What are we going to do? My dogs are faltering. Twix has lost confidence again. She keeps glancing back for reassurance. I scan around frantically for a place to shelter from this storm. All I see is white. Everything inside me is shouting that we must get out of this wind.
Now!
And that’s when it happens. I don’t see it. Guy doesn’t see it. Zesty certainly doesn’t see it. But Mustard does. He veers closer to one of the ice walls clinging to the cliff. And when I strain to peer through the blowing snow, I finally see it too.
“A cave!” I yell.
Guy glances back and I wave my arm and point. “A shelter!”
We head toward it. The dogs instinctively know it’s going to get them out of this wind. I tumble off the sled and lurch toward the opening, my team following behind.
The massive sheet of ice coating the cliff face is so thick, it’s formed a solid wall. Gigantic frosted fangs hang all the way to the ice of the lake. There’s a natural opening like a gaping mouth where the cliff overhangs and the ice hasn’t covered it. As soon as I get behind the ice wall, the relief from the wind is profound. I almost fall over from the absence of it. I can breathe again.
I peer around the dim interior. My ears ring in the muffled silence.

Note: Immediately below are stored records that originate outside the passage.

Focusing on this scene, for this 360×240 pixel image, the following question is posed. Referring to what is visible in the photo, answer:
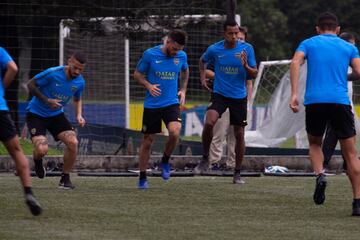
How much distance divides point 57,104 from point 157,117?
1.29 m

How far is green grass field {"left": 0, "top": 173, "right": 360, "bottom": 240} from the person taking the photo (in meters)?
9.32

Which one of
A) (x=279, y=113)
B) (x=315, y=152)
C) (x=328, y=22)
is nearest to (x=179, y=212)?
(x=315, y=152)

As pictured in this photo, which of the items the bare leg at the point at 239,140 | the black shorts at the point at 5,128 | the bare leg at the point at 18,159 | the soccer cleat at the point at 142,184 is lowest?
the soccer cleat at the point at 142,184

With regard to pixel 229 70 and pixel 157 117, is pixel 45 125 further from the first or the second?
pixel 229 70

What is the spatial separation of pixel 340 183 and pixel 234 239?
632 cm

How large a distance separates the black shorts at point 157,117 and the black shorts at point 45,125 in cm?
94

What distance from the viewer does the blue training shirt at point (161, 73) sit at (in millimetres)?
13898

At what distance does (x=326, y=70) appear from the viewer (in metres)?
11.0

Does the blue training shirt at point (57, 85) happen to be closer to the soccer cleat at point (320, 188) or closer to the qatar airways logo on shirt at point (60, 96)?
the qatar airways logo on shirt at point (60, 96)

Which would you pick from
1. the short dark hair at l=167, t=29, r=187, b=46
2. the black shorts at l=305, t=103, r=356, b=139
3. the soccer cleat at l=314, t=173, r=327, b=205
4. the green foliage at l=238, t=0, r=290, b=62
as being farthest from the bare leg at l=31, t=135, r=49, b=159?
the green foliage at l=238, t=0, r=290, b=62

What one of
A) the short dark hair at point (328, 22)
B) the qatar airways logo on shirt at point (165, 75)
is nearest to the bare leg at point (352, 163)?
the short dark hair at point (328, 22)

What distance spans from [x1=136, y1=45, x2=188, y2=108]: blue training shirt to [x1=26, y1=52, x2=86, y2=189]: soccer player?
0.82 metres

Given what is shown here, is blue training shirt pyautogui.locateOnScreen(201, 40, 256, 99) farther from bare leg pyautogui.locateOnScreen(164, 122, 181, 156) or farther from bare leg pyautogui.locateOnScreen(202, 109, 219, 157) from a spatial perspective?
bare leg pyautogui.locateOnScreen(164, 122, 181, 156)

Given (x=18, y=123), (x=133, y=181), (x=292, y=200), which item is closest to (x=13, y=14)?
(x=18, y=123)
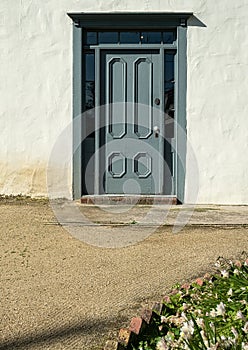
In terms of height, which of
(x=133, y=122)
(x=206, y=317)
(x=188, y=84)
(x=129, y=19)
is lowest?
(x=206, y=317)

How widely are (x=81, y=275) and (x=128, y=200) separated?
10.7 feet

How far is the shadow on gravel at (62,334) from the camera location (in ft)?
8.87

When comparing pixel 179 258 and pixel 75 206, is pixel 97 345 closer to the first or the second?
pixel 179 258

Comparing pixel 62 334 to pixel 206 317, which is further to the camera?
pixel 62 334

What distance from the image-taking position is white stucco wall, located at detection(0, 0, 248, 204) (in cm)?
723

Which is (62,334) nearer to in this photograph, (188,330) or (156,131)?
(188,330)

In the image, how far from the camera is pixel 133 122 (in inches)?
295

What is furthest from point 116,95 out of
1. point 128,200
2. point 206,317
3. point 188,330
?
point 188,330

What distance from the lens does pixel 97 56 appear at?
7355mm

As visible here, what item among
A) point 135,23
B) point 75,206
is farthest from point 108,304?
point 135,23

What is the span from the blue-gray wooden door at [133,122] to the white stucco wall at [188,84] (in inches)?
18.3

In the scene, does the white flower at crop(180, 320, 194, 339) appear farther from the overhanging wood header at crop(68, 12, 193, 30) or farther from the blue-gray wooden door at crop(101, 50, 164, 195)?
the overhanging wood header at crop(68, 12, 193, 30)

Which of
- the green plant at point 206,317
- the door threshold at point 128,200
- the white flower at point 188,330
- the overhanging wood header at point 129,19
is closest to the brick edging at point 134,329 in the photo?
the green plant at point 206,317

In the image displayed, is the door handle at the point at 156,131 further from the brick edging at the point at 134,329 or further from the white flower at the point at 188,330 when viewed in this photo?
the white flower at the point at 188,330
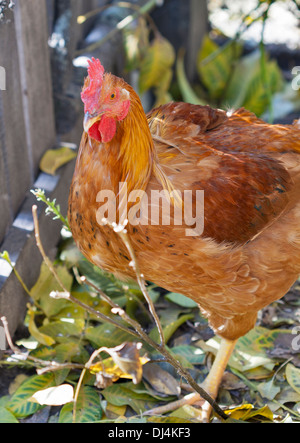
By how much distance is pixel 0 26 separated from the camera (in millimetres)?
1867

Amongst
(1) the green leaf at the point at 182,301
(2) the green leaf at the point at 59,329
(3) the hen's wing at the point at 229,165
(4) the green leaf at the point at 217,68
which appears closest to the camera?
(3) the hen's wing at the point at 229,165

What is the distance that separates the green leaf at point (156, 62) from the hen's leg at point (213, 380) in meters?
1.93

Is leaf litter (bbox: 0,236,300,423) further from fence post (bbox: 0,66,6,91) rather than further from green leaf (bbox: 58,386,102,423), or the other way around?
fence post (bbox: 0,66,6,91)

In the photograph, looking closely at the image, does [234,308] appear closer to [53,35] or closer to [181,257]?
[181,257]

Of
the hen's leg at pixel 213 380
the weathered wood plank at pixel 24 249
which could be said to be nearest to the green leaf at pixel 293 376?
the hen's leg at pixel 213 380

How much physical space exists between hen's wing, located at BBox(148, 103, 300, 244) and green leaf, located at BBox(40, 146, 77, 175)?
0.68 metres

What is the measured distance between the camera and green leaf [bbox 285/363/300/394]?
205 centimetres

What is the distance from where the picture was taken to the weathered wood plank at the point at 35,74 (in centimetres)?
213

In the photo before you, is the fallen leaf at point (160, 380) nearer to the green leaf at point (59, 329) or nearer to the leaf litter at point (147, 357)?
the leaf litter at point (147, 357)

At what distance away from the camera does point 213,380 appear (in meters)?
2.04

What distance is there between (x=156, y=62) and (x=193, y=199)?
1.89 meters
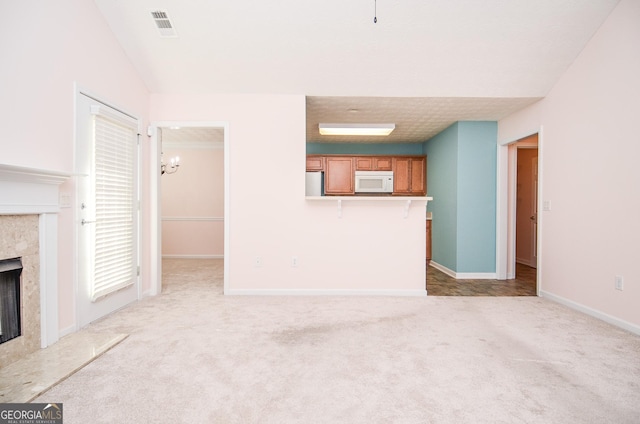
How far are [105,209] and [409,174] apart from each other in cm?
531

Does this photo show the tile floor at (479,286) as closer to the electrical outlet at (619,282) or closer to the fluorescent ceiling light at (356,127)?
the electrical outlet at (619,282)

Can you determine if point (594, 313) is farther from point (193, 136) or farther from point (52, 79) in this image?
point (193, 136)

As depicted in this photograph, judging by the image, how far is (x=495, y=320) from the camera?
10.0 feet

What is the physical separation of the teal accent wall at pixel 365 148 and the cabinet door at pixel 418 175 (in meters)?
0.33

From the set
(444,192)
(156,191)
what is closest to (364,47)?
(156,191)

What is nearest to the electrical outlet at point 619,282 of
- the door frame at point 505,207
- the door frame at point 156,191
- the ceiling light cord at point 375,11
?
the door frame at point 505,207

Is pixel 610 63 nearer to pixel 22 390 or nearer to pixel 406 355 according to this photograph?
pixel 406 355

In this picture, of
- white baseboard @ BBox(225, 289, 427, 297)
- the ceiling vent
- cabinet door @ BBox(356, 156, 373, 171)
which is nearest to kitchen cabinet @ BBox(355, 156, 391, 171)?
cabinet door @ BBox(356, 156, 373, 171)

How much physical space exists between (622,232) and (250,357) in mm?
3462

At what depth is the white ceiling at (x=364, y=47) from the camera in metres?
2.97

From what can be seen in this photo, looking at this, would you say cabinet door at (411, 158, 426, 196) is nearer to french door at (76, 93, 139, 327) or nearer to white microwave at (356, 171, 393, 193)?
white microwave at (356, 171, 393, 193)

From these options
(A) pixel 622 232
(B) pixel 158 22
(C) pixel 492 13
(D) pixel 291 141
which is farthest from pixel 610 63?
(B) pixel 158 22

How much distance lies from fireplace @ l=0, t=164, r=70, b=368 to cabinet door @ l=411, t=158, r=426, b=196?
5.68 m

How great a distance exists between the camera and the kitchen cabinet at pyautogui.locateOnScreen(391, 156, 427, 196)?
653 cm
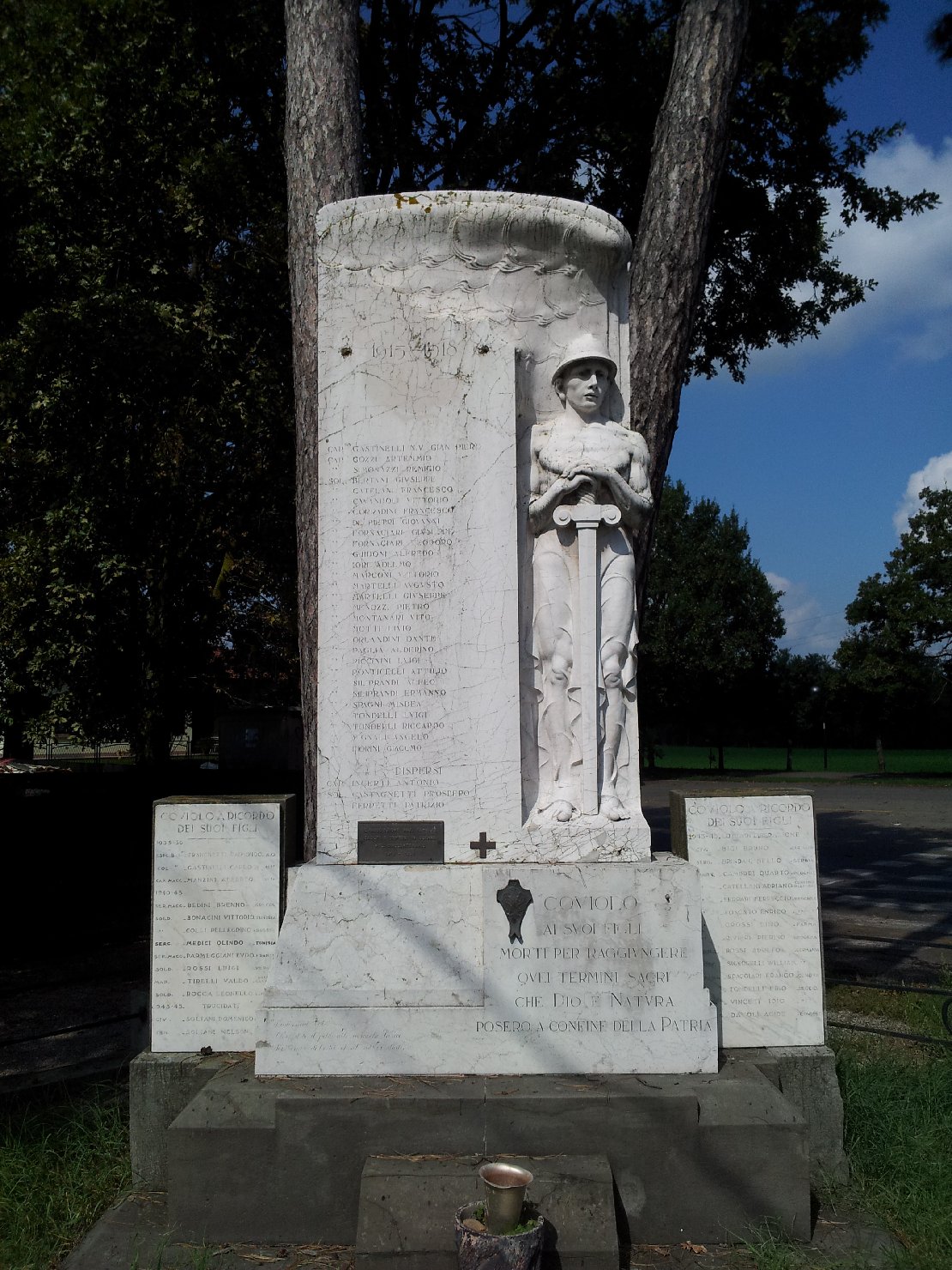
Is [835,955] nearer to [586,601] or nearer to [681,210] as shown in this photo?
[586,601]

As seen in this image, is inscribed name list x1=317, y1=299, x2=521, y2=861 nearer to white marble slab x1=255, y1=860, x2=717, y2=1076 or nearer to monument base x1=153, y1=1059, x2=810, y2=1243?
white marble slab x1=255, y1=860, x2=717, y2=1076

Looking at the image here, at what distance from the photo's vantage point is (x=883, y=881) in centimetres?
1248

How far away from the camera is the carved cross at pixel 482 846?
4.26 meters

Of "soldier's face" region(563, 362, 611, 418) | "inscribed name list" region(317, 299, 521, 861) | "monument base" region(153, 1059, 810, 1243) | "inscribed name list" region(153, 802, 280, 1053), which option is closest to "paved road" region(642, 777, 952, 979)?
"inscribed name list" region(317, 299, 521, 861)

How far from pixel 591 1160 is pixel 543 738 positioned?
1.63 metres

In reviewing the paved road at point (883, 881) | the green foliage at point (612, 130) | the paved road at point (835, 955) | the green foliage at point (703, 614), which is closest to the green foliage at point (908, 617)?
the green foliage at point (703, 614)

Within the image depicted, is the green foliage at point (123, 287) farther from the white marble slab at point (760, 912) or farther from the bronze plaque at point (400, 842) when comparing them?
the white marble slab at point (760, 912)

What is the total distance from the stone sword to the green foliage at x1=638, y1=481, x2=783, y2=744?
31.1 metres

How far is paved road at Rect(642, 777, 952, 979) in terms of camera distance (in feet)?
28.3

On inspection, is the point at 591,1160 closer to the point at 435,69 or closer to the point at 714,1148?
the point at 714,1148

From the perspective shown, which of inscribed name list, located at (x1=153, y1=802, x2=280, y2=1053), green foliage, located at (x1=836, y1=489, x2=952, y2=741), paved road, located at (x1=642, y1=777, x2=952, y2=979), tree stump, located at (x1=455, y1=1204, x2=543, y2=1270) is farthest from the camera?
green foliage, located at (x1=836, y1=489, x2=952, y2=741)

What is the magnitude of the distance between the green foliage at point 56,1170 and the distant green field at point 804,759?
34.1m

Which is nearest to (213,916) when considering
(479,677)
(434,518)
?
(479,677)

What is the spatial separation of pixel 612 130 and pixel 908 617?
25764 mm
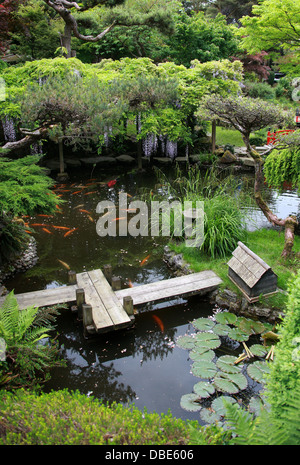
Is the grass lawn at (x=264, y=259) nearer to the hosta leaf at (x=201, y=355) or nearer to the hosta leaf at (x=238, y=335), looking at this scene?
the hosta leaf at (x=238, y=335)

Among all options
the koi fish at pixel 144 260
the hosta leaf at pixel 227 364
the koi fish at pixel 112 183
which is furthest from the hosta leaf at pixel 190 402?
the koi fish at pixel 112 183

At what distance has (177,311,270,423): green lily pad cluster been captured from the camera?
3.79m

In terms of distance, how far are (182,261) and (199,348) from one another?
2104mm

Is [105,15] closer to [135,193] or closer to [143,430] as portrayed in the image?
[135,193]

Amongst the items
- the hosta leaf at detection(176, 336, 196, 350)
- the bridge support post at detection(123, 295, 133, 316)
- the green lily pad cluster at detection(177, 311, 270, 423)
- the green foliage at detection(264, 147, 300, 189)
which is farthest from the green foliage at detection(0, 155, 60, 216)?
the green foliage at detection(264, 147, 300, 189)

The cave goes back farther than I can see. It’s completely protected on all sides with walls made of blue ice. They feel like frozen plastic under my bare fingers.
Unlike the ice formations on the first day, which were created by wind, these were made by water running down the rock. On the far left wall, icicles hang like stalactites so low they almost touch the floor. The rest of the roof is high enough I can stand up.
The dogs sniff at the ground, which is a mix of rock and ice. I grab the leash from my bag and secure the front end of the gangline and then unclip tuglines so the dogs can relax. Sumo lifts his leg to one of the icicles. When I unclip Saga, she scratches at a frozen pile of pine needles and then promptly throws herself down. She curls into a ball. They all follow suit, falling like dominoes, all of them curling into tight little balls as soon as I unclip them.